Il Granducato che accoglie multinazionali e ha raccolto 2100 miliardi di capitali esteri

L'ipocrisia di un microstato ricchissimo grazie alla scarsa trasparenza fiscale

Il Granducato che accoglie multinazionali e ha raccolto 2100 miliardi di capitali esteri

Jean Asselborn, il socialista amico dei migranti, è da 14 anni l'inamovibile ministro degli esteri di un Granducato dove l'accoglienza riguarda più le grandi multinazionali inseguite dal fisco che non i disgraziati in fuga da guerre e carestie. Asselborn, del resto, incarna alla perfezione l'ipocrisia lussemburghese. L'ipocrisia di chi, nel nome della solidarietà, apre le porte a masse di disgraziati da utilizzare come nuovi schiavi al servizio dei grandi gruppi internazionali.

Ma l'avido perbenismo di Jean Asselborn è, in fondo, la pietra fondante di quella Bengodi d'Europa chiamata Lussemburgo. Una Bengodi in cui mezzo milione di cittadini mal contati possono contare, stando ai dati del Fondo Monetario Internazionale del 2016, su un prodotto interno lordo pro capite di oltre 104 mila dollari, secondo solo ai 127 mila dollari pro-capite del Qatar. In questo caso, però, il benessere non deriva da gas o altre risorse naturali, bensì da una legislazione pensata ad arte dai governi guidati dall'attuale Presidente della Commissione europea Jean Claude Juncker d'intesa con il Partito Operaio Socialista del buon Asselborn. Nel nome di quell'alleanza questo baldanzoso ministro socialista ha partecipato al confezionamento di una legislazione studiata per garantire cospicui risparmi fiscali alle grandi multinazionali in cambio di una sistematica frode ai danni dei «fratelli» europei.

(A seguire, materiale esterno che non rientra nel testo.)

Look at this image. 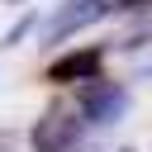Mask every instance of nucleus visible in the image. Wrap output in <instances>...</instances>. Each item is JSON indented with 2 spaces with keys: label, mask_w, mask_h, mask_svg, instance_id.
Masks as SVG:
<instances>
[{
  "label": "nucleus",
  "mask_w": 152,
  "mask_h": 152,
  "mask_svg": "<svg viewBox=\"0 0 152 152\" xmlns=\"http://www.w3.org/2000/svg\"><path fill=\"white\" fill-rule=\"evenodd\" d=\"M76 138H81V119H76L71 109H62V104H52V109L33 124V133H28L33 152H71Z\"/></svg>",
  "instance_id": "obj_1"
},
{
  "label": "nucleus",
  "mask_w": 152,
  "mask_h": 152,
  "mask_svg": "<svg viewBox=\"0 0 152 152\" xmlns=\"http://www.w3.org/2000/svg\"><path fill=\"white\" fill-rule=\"evenodd\" d=\"M124 109H128V90L114 86V81L90 76V86L81 90V119L86 124H119Z\"/></svg>",
  "instance_id": "obj_2"
},
{
  "label": "nucleus",
  "mask_w": 152,
  "mask_h": 152,
  "mask_svg": "<svg viewBox=\"0 0 152 152\" xmlns=\"http://www.w3.org/2000/svg\"><path fill=\"white\" fill-rule=\"evenodd\" d=\"M104 14H109V5H104V0H66V5L52 14L48 38H71V33L90 28V24H95V19H104Z\"/></svg>",
  "instance_id": "obj_3"
},
{
  "label": "nucleus",
  "mask_w": 152,
  "mask_h": 152,
  "mask_svg": "<svg viewBox=\"0 0 152 152\" xmlns=\"http://www.w3.org/2000/svg\"><path fill=\"white\" fill-rule=\"evenodd\" d=\"M100 48H81V52H66V57H57L52 66H48V81H57V86H71V81H90V76H100Z\"/></svg>",
  "instance_id": "obj_4"
},
{
  "label": "nucleus",
  "mask_w": 152,
  "mask_h": 152,
  "mask_svg": "<svg viewBox=\"0 0 152 152\" xmlns=\"http://www.w3.org/2000/svg\"><path fill=\"white\" fill-rule=\"evenodd\" d=\"M128 62H133L138 76H152V38H138V43L128 48Z\"/></svg>",
  "instance_id": "obj_5"
},
{
  "label": "nucleus",
  "mask_w": 152,
  "mask_h": 152,
  "mask_svg": "<svg viewBox=\"0 0 152 152\" xmlns=\"http://www.w3.org/2000/svg\"><path fill=\"white\" fill-rule=\"evenodd\" d=\"M124 152H128V147H124Z\"/></svg>",
  "instance_id": "obj_6"
}]
</instances>
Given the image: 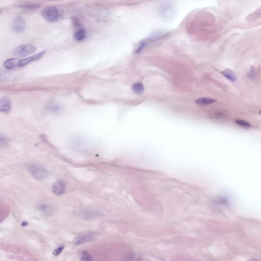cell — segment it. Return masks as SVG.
Returning <instances> with one entry per match:
<instances>
[{
  "label": "cell",
  "instance_id": "1",
  "mask_svg": "<svg viewBox=\"0 0 261 261\" xmlns=\"http://www.w3.org/2000/svg\"><path fill=\"white\" fill-rule=\"evenodd\" d=\"M42 17L48 22H55L59 20L60 14L57 8L55 6H48L45 8L41 12Z\"/></svg>",
  "mask_w": 261,
  "mask_h": 261
},
{
  "label": "cell",
  "instance_id": "2",
  "mask_svg": "<svg viewBox=\"0 0 261 261\" xmlns=\"http://www.w3.org/2000/svg\"><path fill=\"white\" fill-rule=\"evenodd\" d=\"M28 171L32 177L38 181H41L46 178L48 174L47 170L44 167L36 164L31 165L29 166Z\"/></svg>",
  "mask_w": 261,
  "mask_h": 261
},
{
  "label": "cell",
  "instance_id": "3",
  "mask_svg": "<svg viewBox=\"0 0 261 261\" xmlns=\"http://www.w3.org/2000/svg\"><path fill=\"white\" fill-rule=\"evenodd\" d=\"M36 50L34 45L26 44L17 47L14 50V54L19 57H25L33 53Z\"/></svg>",
  "mask_w": 261,
  "mask_h": 261
},
{
  "label": "cell",
  "instance_id": "4",
  "mask_svg": "<svg viewBox=\"0 0 261 261\" xmlns=\"http://www.w3.org/2000/svg\"><path fill=\"white\" fill-rule=\"evenodd\" d=\"M12 29L17 33L24 32L26 29V21L24 18L21 16L14 18L12 21Z\"/></svg>",
  "mask_w": 261,
  "mask_h": 261
},
{
  "label": "cell",
  "instance_id": "5",
  "mask_svg": "<svg viewBox=\"0 0 261 261\" xmlns=\"http://www.w3.org/2000/svg\"><path fill=\"white\" fill-rule=\"evenodd\" d=\"M45 51L41 52L40 53H38L37 54L34 55L33 56H31L29 57L25 58V59H22L21 60H20V63H19V67H23L25 65H27L28 64L30 63L31 62L37 60L38 59H40V58L42 57V56H44V54H45Z\"/></svg>",
  "mask_w": 261,
  "mask_h": 261
},
{
  "label": "cell",
  "instance_id": "6",
  "mask_svg": "<svg viewBox=\"0 0 261 261\" xmlns=\"http://www.w3.org/2000/svg\"><path fill=\"white\" fill-rule=\"evenodd\" d=\"M94 237V235L92 234H87L81 236L77 237L74 240L75 244L79 245L87 243L88 242L91 241L93 240Z\"/></svg>",
  "mask_w": 261,
  "mask_h": 261
},
{
  "label": "cell",
  "instance_id": "7",
  "mask_svg": "<svg viewBox=\"0 0 261 261\" xmlns=\"http://www.w3.org/2000/svg\"><path fill=\"white\" fill-rule=\"evenodd\" d=\"M11 109V102L7 97H3L0 101V111L2 112L7 113Z\"/></svg>",
  "mask_w": 261,
  "mask_h": 261
},
{
  "label": "cell",
  "instance_id": "8",
  "mask_svg": "<svg viewBox=\"0 0 261 261\" xmlns=\"http://www.w3.org/2000/svg\"><path fill=\"white\" fill-rule=\"evenodd\" d=\"M65 190V184L60 181L56 182L52 186V191L56 195L62 194Z\"/></svg>",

Secondo Gabriele Zucman, autore di «La Richesse cachée des nations», best seller francese sulla fuga dei capitali, circa due terzi dei circa 800 miliardi d'euro depositati in Svizzera sono passati attraverso fondi lussemburghesi senza generare un solo euro di tasse. E infatti, dopo ad esser stato per molti anni uno dei due soli paesi dell'Unione Europea, assieme all'Austria, dove non era garantita la trasparenza fiscale, il Lussemburgo resta oggi la sede legale preferita dalle grandi multinazionali impegnate a eludere le imposte nazionali.

Prima fra tutti quell'Amazon che scegliendo come sede un Granducato dove il livello di tassazione non supera il 6 per cento ha sottratto al fisco statunitense centinaia di milioni di imposte annue. Un trucchetto non sfuggito all'occhio lungo di Washington che ha preteso da Amazon un miliardo e mezzo di dollari in tasse sui proventi occulti generati grazie agli accordi con il Granducato. Grazie all'accoglienza riservata alle multinazionali alla ricerca di tassazioni agevolate il Lussemburgo dei vari Asselborn e Juncker si è trasformato in un'autentica Tortuga dell'evasione fiscale. Una Tortuga silenziosa e discreta che da una parte inneggia ai valori di Bruxelles e dell'Europa e dall'altra froda i «fratelli» europei garantendo sedi legali esentasse alle multinazionali e conti sicuri agli evasori. Un lavoro oscuro, ma sopraffino grazie al quale questo «sgabuzzino» d'Europa, grande meno della metà della provincia di Roma, ha attratto oltre 2.100 miliardi di euro di capitali esteri custoditi in oltre 140 istituti bancari. Tra questo mare di miliardi e fondi grigi fluttuavano, come emerso nel 2010, anche quelli del defunto dittatore nord coreano Kim Jong-Il. Un dittatore stalinista nell'anima, ma abbastanza liberale nella gestione del patrimonio personale da comprendere che le coperture europee rendevano il Lussemburgo assai più impermeabile della chiacchierata Svizzera. Così mentre la Confederazione inaspriva i controlli oltre 4 miliardi di dollari nord coreani lasciavano le banche elvetiche per quelle lussemburghesi. Una manovra definita da Ken Kato, direttore di Human Rights Asia «la più vasta operazione di riciclaggio...su cui i destinatari finale dei fondi non esercitarono l'attenzione richiesta».

Un'accusa scivolata sulle spalle del ministro degli esteri Jean Asserborn nemico giurato del «fascista» Salvini, ma assai attento, negli anni passati, a garantire la tranquillità dei fondi esteri del sanguinario Kim Jong Il.